Él estaba entre dos personas que podrían ocupar su cargo. Uno de más edad, pero «muy volao», y otro menor con el que había pasado reclusiones en otros penales e incluso riñas en las que siempre estuvieron en el mismo bando. Definitivamente, éste último fue su elección. Tenían demasiadas cosas en común. El padre dejaba el trono en manos del hijo.
El nuevo líder es un muchacho joven, muy delgado, alto, moreno, de ojos grandes y cafés, de cabello rizado, con una sonrisa que destella en brillo cuando muestra su ortodoncia.
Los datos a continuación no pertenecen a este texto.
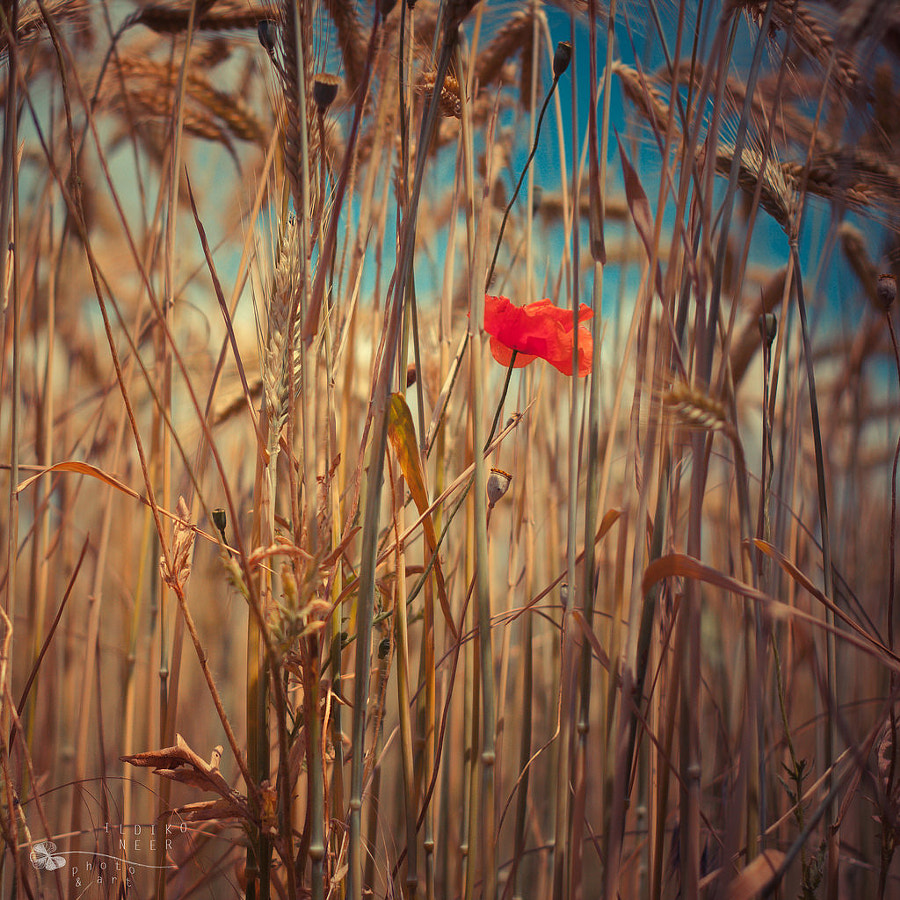 Page 1   Summer by Ildiko Neer. Published by Trony on Saturday, 11 April 2015 in Art and Design (Design's Factory)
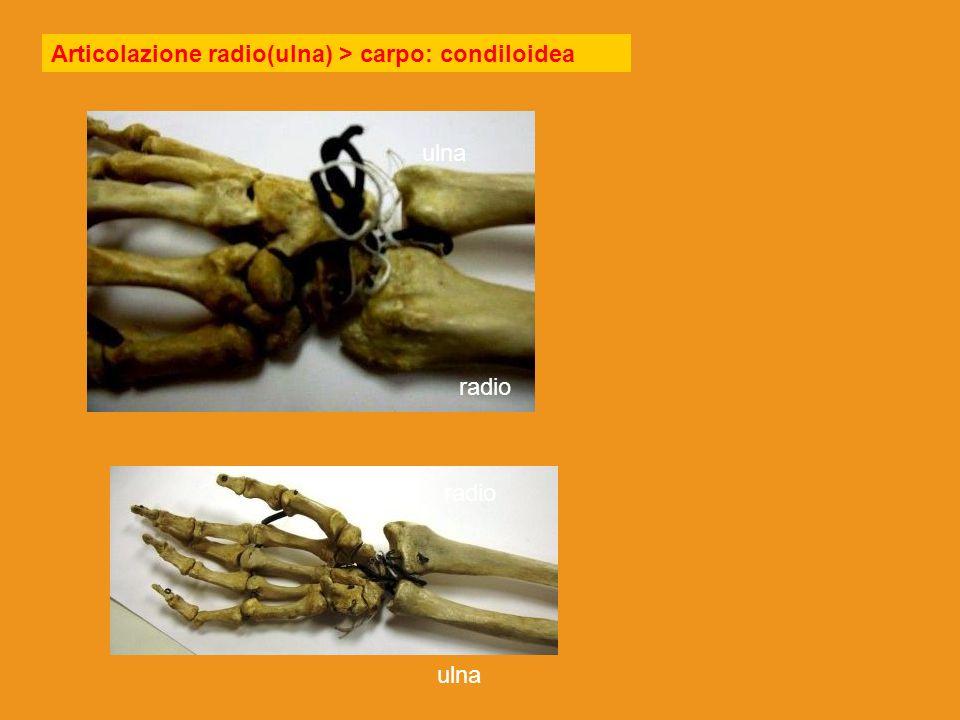 pollice sinistra Palmo basso Pollice destra Palmo alto Pollice alto, palmo sinistra Pollice basso palmo destra Mano destra radio ulna supinazione pronazione Posizione intermedia, verticale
Es un hombre bien hablado y, como a cualquiera de su edad, le gusta jugar básquet, ver televisión, jugar Wii en las madrugadas y dormir. Pero su mirada es la de una persona triste.
Antes de dar la entrevista, subió a la celda con sus luceros. Allí discutieron las cosas que se pueden hablar y aquellas prohibidas. También se tomó unos minutos para quitarse el uniforme de básquet, darse un baño y bajar convertido en el líder del penal. De arriba abajo: engominó su cabello, al punto que quedó aún más tieso; se colocó dos diamantes, uno en cada lóbulo de sus orejas, más tres cadenas de oro en su cuello; vistió una franela beige cuya ilustración era una pistola glock, unos jeans y unos zapatos Nike, relucientes de blanco. El toque final: el perfume (presumiblemente la última fragancia de Montblanc). Así bajó, con una cara sin gestos y se sentó a conversar.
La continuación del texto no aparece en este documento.